• Requirements: Extract the text of every item below without changing a word, and leave the pictures out.

• Entries provided:
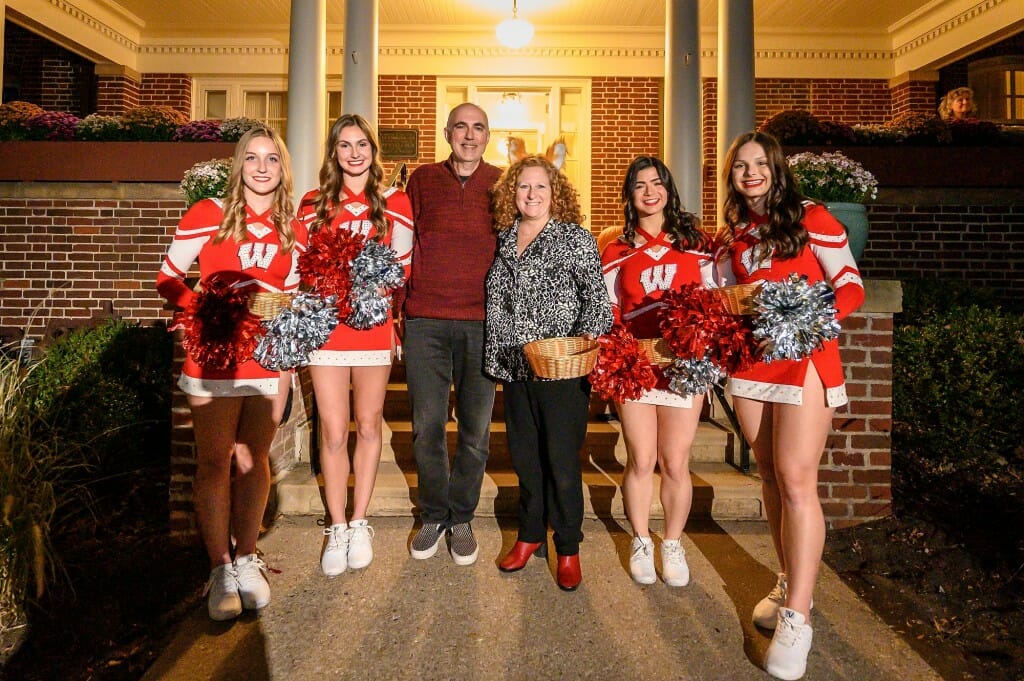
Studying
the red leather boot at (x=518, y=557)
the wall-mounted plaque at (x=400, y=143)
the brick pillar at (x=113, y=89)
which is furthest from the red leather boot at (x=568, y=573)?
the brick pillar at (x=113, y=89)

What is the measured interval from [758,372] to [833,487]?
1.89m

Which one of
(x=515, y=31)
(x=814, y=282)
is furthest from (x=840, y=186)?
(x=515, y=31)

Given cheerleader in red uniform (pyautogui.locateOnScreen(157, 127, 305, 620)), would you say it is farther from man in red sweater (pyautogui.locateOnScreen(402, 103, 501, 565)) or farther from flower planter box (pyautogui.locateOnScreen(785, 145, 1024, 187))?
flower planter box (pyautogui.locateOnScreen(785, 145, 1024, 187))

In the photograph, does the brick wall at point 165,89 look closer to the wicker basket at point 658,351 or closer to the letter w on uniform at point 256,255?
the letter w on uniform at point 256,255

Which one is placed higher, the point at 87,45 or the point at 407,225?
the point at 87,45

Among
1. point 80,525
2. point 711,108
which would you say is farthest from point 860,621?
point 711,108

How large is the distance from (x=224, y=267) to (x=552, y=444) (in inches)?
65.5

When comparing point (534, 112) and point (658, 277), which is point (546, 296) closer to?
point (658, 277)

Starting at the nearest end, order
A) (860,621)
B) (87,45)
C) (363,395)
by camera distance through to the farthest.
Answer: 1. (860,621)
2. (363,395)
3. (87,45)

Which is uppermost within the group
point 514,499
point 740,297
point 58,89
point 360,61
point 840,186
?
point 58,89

• Result for this task:
Studying
the red leather boot at (x=518, y=557)
the wall-mounted plaque at (x=400, y=143)
the brick pillar at (x=113, y=89)
which is furthest from the red leather boot at (x=568, y=573)?
the brick pillar at (x=113, y=89)

What is the measured interval from [758,372] to [833,487]?
1.89m

Which one of
(x=515, y=31)
(x=814, y=282)
is furthest from (x=840, y=186)?
(x=515, y=31)

Given cheerleader in red uniform (pyautogui.locateOnScreen(157, 127, 305, 620)), would you say it is farther from man in red sweater (pyautogui.locateOnScreen(402, 103, 501, 565)) or farther from flower planter box (pyautogui.locateOnScreen(785, 145, 1024, 187))?
flower planter box (pyautogui.locateOnScreen(785, 145, 1024, 187))

In the photograph, does the brick wall at point 165,89 look closer to the wicker basket at point 658,351 or closer to the letter w on uniform at point 256,255?
the letter w on uniform at point 256,255

Which one is placed higher, the point at 87,45 or the point at 407,225?
the point at 87,45

Among
1. point 80,525
2. point 711,108
which would you say is farthest from point 860,621?
point 711,108

How large is the distance from (x=224, y=267) to (x=552, y=444) (in inches)?
65.5

When comparing point (534, 112) and point (658, 277), which is point (546, 296) closer to?
point (658, 277)

Starting at the nearest end, order
A) (860,621)
B) (87,45)
C) (363,395)
by camera distance through to the farthest.
Answer: 1. (860,621)
2. (363,395)
3. (87,45)

Which is uppermost within the group
point 514,499
point 740,297
point 58,89
point 360,61
point 840,186
?
point 58,89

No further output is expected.